··· Data for analysis

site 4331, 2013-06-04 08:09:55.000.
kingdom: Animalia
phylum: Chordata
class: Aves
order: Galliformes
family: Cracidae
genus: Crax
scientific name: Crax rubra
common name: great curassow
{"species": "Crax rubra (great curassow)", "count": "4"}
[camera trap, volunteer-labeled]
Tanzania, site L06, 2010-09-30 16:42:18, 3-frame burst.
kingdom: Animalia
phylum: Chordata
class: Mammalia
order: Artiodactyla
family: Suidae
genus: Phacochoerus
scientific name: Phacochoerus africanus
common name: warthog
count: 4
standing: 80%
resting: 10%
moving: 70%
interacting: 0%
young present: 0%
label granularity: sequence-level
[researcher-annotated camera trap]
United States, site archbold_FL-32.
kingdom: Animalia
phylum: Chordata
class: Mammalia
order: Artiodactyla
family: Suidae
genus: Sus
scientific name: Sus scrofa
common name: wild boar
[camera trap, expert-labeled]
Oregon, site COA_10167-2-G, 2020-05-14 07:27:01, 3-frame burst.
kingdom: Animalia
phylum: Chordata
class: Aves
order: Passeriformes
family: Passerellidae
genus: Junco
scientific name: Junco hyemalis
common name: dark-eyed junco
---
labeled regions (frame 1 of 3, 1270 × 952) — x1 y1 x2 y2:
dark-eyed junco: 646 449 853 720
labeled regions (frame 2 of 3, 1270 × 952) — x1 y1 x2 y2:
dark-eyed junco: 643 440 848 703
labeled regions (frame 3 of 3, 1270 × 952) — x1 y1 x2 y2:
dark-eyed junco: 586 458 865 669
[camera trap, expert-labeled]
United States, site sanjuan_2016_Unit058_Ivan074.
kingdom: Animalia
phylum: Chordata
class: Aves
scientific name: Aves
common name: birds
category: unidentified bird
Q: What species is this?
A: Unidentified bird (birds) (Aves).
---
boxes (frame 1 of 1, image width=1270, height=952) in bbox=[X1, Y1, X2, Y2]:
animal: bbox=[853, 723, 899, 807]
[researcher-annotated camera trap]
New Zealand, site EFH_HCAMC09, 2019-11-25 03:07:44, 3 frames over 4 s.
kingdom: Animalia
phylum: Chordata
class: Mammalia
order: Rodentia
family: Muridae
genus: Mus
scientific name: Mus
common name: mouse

······

• **Assignment**
All records shown above must be set down again verbatim.

• **Solution for this task**
site 4331, 2013-06-04 08:09:55.000.
kingdom: Animalia
phylum: Chordata
class: Aves
order: Galliformes
family: Cracidae
genus: Crax
scientific name: Crax rubra
common name: great curassow
{"species": "Crax rubra (great curassow)", "count": "4"}
[camera trap, volunteer-labeled]
Tanzania, site L06, 2010-09-30 16:42:18, 3-frame burst.
kingdom: Animalia
phylum: Chordata
class: Mammalia
order: Artiodactyla
family: Suidae
genus: Phacochoerus
scientific name: Phacochoerus africanus
common name: warthog
count: 4
standing: 80%
resting: 10%
moving: 70%
interacting: 0%
young present: 0%
label granularity: sequence-level
[researcher-annotated camera trap]
United States, site archbold_FL-32.
kingdom: Animalia
phylum: Chordata
class: Mammalia
order: Artiodactyla
family: Suidae
genus: Sus
scientific name: Sus scrofa
common name: wild boar
[camera trap, expert-labeled]
Oregon, site COA_10167-2-G, 2020-05-14 07:27:01, 3-frame burst.
kingdom: Animalia
phylum: Chordata
class: Aves
order: Passeriformes
family: Passerellidae
genus: Junco
scientific name: Junco hyemalis
common name: dark-eyed junco
---
labeled regions (frame 1 of 3, 1270 × 952) — x1 y1 x2 y2:
dark-eyed junco: 646 449 853 720
labeled regions (frame 2 of 3, 1270 × 952) — x1 y1 x2 y2:
dark-eyed junco: 643 440 848 703
labeled regions (frame 3 of 3, 1270 × 952) — x1 y1 x2 y2:
dark-eyed junco: 586 458 865 669
[camera trap, expert-labeled]
United States, site sanjuan_2016_Unit058_Ivan074.
kingdom: Animalia
phylum: Chordata
class: Aves
scientific name: Aves
common name: birds
category: unidentified bird
Q: What species is this?
A: Unidentified bird (birds) (Aves).
---
boxes (frame 1 of 1, image width=1270, height=952) in bbox=[X1, Y1, X2, Y2]:
animal: bbox=[853, 723, 899, 807]
[researcher-annotated camera trap]
New Zealand, site EFH_HCAMC09, 2019-11-25 03:07:44, 3 frames over 4 s.
kingdom: Animalia
phylum: Chordata
class: Mammalia
order: Rodentia
family: Muridae
genus: Mus
scientific name: Mus
common name: mouse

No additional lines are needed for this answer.